● Stored data

◆ ◆ ◆ ◆

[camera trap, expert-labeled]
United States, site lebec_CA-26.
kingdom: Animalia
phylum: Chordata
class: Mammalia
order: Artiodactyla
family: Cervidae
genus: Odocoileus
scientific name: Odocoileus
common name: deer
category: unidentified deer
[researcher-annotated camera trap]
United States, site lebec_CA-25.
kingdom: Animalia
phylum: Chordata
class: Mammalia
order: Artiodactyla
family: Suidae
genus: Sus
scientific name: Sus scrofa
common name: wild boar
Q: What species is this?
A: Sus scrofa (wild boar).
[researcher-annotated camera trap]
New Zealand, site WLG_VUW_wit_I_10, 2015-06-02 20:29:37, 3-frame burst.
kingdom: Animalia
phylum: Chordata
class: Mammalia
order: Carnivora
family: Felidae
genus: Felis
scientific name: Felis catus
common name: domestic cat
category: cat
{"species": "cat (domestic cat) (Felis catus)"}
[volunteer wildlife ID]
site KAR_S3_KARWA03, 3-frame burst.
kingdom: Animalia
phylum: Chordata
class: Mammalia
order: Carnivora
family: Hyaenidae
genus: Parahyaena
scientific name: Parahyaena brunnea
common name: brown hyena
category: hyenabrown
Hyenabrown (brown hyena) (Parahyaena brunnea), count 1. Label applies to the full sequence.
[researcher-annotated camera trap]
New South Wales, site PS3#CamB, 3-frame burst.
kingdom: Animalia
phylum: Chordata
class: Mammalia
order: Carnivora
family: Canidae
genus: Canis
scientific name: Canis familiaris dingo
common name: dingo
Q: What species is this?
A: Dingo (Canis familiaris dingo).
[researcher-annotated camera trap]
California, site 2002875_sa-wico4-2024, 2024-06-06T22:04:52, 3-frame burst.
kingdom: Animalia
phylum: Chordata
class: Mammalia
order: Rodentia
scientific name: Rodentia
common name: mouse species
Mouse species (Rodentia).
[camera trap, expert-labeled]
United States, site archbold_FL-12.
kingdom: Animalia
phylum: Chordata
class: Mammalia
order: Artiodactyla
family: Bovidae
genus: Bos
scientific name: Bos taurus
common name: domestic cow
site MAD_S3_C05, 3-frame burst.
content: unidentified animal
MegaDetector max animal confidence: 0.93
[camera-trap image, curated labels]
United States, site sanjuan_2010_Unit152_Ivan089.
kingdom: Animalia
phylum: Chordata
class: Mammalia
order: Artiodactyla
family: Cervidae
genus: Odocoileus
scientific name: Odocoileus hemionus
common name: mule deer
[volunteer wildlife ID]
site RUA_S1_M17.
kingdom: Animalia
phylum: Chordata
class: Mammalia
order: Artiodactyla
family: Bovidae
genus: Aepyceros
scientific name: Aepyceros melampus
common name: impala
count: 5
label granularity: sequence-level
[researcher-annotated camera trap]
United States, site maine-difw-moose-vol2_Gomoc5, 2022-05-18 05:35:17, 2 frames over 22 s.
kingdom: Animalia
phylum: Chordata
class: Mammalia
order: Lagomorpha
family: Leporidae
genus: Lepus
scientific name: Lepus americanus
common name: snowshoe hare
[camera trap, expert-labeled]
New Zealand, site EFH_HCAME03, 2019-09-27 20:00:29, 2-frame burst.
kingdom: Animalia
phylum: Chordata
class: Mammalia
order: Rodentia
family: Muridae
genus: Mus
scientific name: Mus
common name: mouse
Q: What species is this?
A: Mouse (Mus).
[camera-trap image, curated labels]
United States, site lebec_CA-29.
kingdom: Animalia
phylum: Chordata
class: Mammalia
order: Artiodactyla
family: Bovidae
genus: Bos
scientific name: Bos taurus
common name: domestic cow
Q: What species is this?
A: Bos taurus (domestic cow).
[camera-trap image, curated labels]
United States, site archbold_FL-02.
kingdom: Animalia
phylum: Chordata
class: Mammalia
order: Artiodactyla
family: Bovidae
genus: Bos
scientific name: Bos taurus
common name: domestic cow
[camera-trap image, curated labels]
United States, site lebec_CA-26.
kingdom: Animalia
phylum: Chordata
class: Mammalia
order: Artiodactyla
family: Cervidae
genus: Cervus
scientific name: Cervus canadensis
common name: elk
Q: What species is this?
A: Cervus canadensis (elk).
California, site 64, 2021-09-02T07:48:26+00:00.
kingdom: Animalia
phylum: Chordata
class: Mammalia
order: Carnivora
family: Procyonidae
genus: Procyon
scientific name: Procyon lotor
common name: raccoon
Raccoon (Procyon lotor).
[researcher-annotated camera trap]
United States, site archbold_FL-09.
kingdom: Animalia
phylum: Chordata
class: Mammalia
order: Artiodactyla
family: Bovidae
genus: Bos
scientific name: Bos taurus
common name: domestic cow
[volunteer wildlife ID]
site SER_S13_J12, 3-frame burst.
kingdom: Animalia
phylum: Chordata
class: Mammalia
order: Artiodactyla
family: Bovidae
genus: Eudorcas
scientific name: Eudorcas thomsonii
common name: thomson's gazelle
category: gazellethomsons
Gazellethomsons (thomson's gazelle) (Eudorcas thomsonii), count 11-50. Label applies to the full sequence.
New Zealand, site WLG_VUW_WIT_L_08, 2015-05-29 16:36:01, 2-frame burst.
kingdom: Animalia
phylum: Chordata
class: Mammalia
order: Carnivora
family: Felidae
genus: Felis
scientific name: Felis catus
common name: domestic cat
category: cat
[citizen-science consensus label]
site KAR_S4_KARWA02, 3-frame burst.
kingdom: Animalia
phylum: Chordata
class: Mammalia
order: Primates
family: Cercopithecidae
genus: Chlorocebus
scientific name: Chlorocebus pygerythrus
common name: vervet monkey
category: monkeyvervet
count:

◆ ◆ ◆ ◆

● Activity
Retype the records above in full, exactly as they appear.

● Result of this exercise
[camera trap, expert-labeled]
United States, site lebec_CA-26.
kingdom: Animalia
phylum: Chordata
class: Mammalia
order: Artiodactyla
family: Cervidae
genus: Odocoileus
scientific name: Odocoileus
common name: deer
category: unidentified deer
[researcher-annotated camera trap]
United States, site lebec_CA-25.
kingdom: Animalia
phylum: Chordata
class: Mammalia
order: Artiodactyla
family: Suidae
genus: Sus
scientific name: Sus scrofa
common name: wild boar
Q: What species is this?
A: Sus scrofa (wild boar).
[researcher-annotated camera trap]
New Zealand, site WLG_VUW_wit_I_10, 2015-06-02 20:29:37, 3-frame burst.
kingdom: Animalia
phylum: Chordata
class: Mammalia
order: Carnivora
family: Felidae
genus: Felis
scientific name: Felis catus
common name: domestic cat
category: cat
{"species": "cat (domestic cat) (Felis catus)"}
[volunteer wildlife ID]
site KAR_S3_KARWA03, 3-frame burst.
kingdom: Animalia
phylum: Chordata
class: Mammalia
order: Carnivora
family: Hyaenidae
genus: Parahyaena
scientific name: Parahyaena brunnea
common name: brown hyena
category: hyenabrown
Hyenabrown (brown hyena) (Parahyaena brunnea), count 1. Label applies to the full sequence.
[researcher-annotated camera trap]
New South Wales, site PS3#CamB, 3-frame burst.
kingdom: Animalia
phylum: Chordata
class: Mammalia
order: Carnivora
family: Canidae
genus: Canis
scientific name: Canis familiaris dingo
common name: dingo
Q: What species is this?
A: Dingo (Canis familiaris dingo).
[researcher-annotated camera trap]
California, site 2002875_sa-wico4-2024, 2024-06-06T22:04:52, 3-frame burst.
kingdom: Animalia
phylum: Chordata
class: Mammalia
order: Rodentia
scientific name: Rodentia
common name: mouse species
Mouse species (Rodentia).
[camera trap, expert-labeled]
United States, site archbold_FL-12.
kingdom: Animalia
phylum: Chordata
class: Mammalia
order: Artiodactyla
family: Bovidae
genus: Bos
scientific name: Bos taurus
common name: domestic cow
site MAD_S3_C05, 3-frame burst.
content: unidentified animal
MegaDetector max animal confidence: 0.93
[camera-trap image, curated labels]
United States, site sanjuan_2010_Unit152_Ivan089.
kingdom: Animalia
phylum: Chordata
class: Mammalia
order: Artiodactyla
family: Cervidae
genus: Odocoileus
scientific name: Odocoileus hemionus
common name: mule deer
[volunteer wildlife ID]
site RUA_S1_M17.
kingdom: Animalia
phylum: Chordata
class: Mammalia
order: Artiodactyla
family: Bovidae
genus: Aepyceros
scientific name: Aepyceros melampus
common name: impala
count: 5
label granularity: sequence-level
[researcher-annotated camera trap]
United States, site maine-difw-moose-vol2_Gomoc5, 2022-05-18 05:35:17, 2 frames over 22 s.
kingdom: Animalia
phylum: Chordata
class: Mammalia
order: Lagomorpha
family: Leporidae
genus: Lepus
scientific name: Lepus americanus
common name: snowshoe hare
[camera trap, expert-labeled]
New Zealand, site EFH_HCAME03, 2019-09-27 20:00:29, 2-frame burst.
kingdom: Animalia
phylum: Chordata
class: Mammalia
order: Rodentia
family: Muridae
genus: Mus
scientific name: Mus
common name: mouse
Q: What species is this?
A: Mouse (Mus).
[camera-trap image, curated labels]
United States, site lebec_CA-29.
kingdom: Animalia
phylum: Chordata
class: Mammalia
order: Artiodactyla
family: Bovidae
genus: Bos
scientific name: Bos taurus
common name: domestic cow
Q: What species is this?
A: Bos taurus (domestic cow).
[camera-trap image, curated labels]
United States, site archbold_FL-02.
kingdom: Animalia
phylum: Chordata
class: Mammalia
order: Artiodactyla
family: Bovidae
genus: Bos
scientific name: Bos taurus
common name: domestic cow
[camera-trap image, curated labels]
United States, site lebec_CA-26.
kingdom: Animalia
phylum: Chordata
class: Mammalia
order: Artiodactyla
family: Cervidae
genus: Cervus
scientific name: Cervus canadensis
common name: elk
Q: What species is this?
A: Cervus canadensis (elk).
California, site 64, 2021-09-02T07:48:26+00:00.
kingdom: Animalia
phylum: Chordata
class: Mammalia
order: Carnivora
family: Procyonidae
genus: Procyon
scientific name: Procyon lotor
common name: raccoon
Raccoon (Procyon lotor).
[researcher-annotated camera trap]
United States, site archbold_FL-09.
kingdom: Animalia
phylum: Chordata
class: Mammalia
order: Artiodactyla
family: Bovidae
genus: Bos
scientific name: Bos taurus
common name: domestic cow
[volunteer wildlife ID]
site SER_S13_J12, 3-frame burst.
kingdom: Animalia
phylum: Chordata
class: Mammalia
order: Artiodactyla
family: Bovidae
genus: Eudorcas
scientific name: Eudorcas thomsonii
common name: thomson's gazelle
category: gazellethomsons
Gazellethomsons (thomson's gazelle) (Eudorcas thomsonii), count 11-50. Label applies to the full sequence.
New Zealand, site WLG_VUW_WIT_L_08, 2015-05-29 16:36:01, 2-frame burst.
kingdom: Animalia
phylum: Chordata
class: Mammalia
order: Carnivora
family: Felidae
genus: Felis
scientific name: Felis catus
common name: domestic cat
category: cat
[citizen-science consensus label]
site KAR_S4_KARWA02, 3-frame burst.
kingdom: Animalia
phylum: Chordata
class: Mammalia
order: Primates
family: Cercopithecidae
genus: Chlorocebus
scientific name: Chlorocebus pygerythrus
common name: vervet monkey
category: monkeyvervet
count:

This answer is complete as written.